Danceipedia* offered the following definition of “chair dancing”: a funny looking shuffling/bopping/head shaking/side to side/arms out to the side and wiggle the torso to music type dancing. This type of dance, although unique, can be found in offices throughout the world. Mainly a past time of the “work place weirdo” or “office oddball”, chair dancing has been around for a number of years. The origin of this dance is unknown and can not be traced back, or connected to, any other form of dance genre. It is frowned upon in larger corporate organisations as it is often seen as non-conformative and socially unacceptable behaviour.
I am a self confessed chair dancer. I could almost just be classed as one by default finding that, more often than not, I am the office oddball AND work place weirdo. But in a good way, of course 🙂 I’m the office weirdo you like. You don’t want to at first because I seem a little bit strange, but you warm to me. I grow on you “like a fungus” a friend of mine once said.

[Extracted data entries]

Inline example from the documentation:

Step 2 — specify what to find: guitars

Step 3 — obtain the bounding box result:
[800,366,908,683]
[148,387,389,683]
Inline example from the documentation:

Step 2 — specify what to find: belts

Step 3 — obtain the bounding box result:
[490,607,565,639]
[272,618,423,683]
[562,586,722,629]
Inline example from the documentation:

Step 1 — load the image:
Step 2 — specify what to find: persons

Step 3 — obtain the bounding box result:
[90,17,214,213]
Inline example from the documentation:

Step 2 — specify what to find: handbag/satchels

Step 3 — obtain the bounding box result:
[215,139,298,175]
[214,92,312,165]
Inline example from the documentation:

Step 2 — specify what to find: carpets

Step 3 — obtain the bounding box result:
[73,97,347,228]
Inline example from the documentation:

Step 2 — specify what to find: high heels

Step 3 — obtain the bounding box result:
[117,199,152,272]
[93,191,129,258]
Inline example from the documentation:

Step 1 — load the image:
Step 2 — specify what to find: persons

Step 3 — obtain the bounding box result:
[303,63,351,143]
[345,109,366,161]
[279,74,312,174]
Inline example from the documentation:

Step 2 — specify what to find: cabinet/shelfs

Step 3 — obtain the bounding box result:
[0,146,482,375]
* * *
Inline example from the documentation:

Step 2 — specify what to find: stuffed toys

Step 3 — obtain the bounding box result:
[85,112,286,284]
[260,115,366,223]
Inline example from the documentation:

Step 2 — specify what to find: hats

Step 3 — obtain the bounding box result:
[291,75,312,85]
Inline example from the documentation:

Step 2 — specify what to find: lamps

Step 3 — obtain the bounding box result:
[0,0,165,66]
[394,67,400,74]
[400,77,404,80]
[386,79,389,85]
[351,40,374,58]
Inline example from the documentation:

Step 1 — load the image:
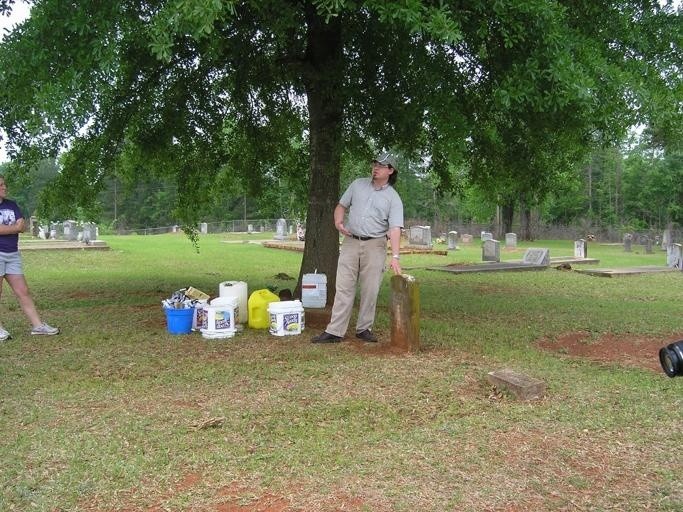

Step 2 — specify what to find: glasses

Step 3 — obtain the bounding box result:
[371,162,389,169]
...
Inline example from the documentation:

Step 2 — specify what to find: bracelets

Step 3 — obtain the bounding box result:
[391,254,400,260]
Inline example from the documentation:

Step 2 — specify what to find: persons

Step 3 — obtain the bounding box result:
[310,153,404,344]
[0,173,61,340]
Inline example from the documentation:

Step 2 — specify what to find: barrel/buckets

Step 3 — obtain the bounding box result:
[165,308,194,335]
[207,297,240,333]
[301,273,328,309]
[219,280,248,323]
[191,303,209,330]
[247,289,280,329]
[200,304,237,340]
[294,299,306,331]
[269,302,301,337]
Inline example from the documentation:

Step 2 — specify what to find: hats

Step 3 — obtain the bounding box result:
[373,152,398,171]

** ACTIONS TO TAKE **
**1.** Reproduce, word for word, the part of the chair dancing passage that opens with the words containing "Danceipedia* offered the" and closes with "socially unacceptable behaviour.".
**2.** Decide whether each statement agrees with the chair dancing passage, answering yes or no and quoting the deciding words: (a) The origin of chair dancing can be traced to another dance genre. (b) The writer admits to being a chair dancer. (c) Chair dancing is welcomed in larger corporate organizations.

** SOLUTIONS TO THE EXERCISE **
**1.**
Danceipedia* offered the following definition of “chair dancing”: a funny looking shuffling/bopping/head shaking/side to side/arms out to the side and wiggle the torso to music type dancing. This type of dance, although unique, can be found in offices throughout the world. Mainly a past time of the “work place weirdo” or “office oddball”, chair dancing has been around for a number of years. The origin of this dance is unknown and can not be traced back, or connected to, any other form of dance genre. It is frowned upon in larger corporate organisations as it is often seen as non-conformative and socially unacceptable behaviour.

**2.**
(a) No: "The origin of this dance is unknown and can not be traced back, or connected to, any other form of dance genre."
(b) Yes: "I am a self confessed chair dancer."
(c) No: "It is frowned upon in larger corporate organisations as it is often seen as non-conformative and socially unacceptable behaviour."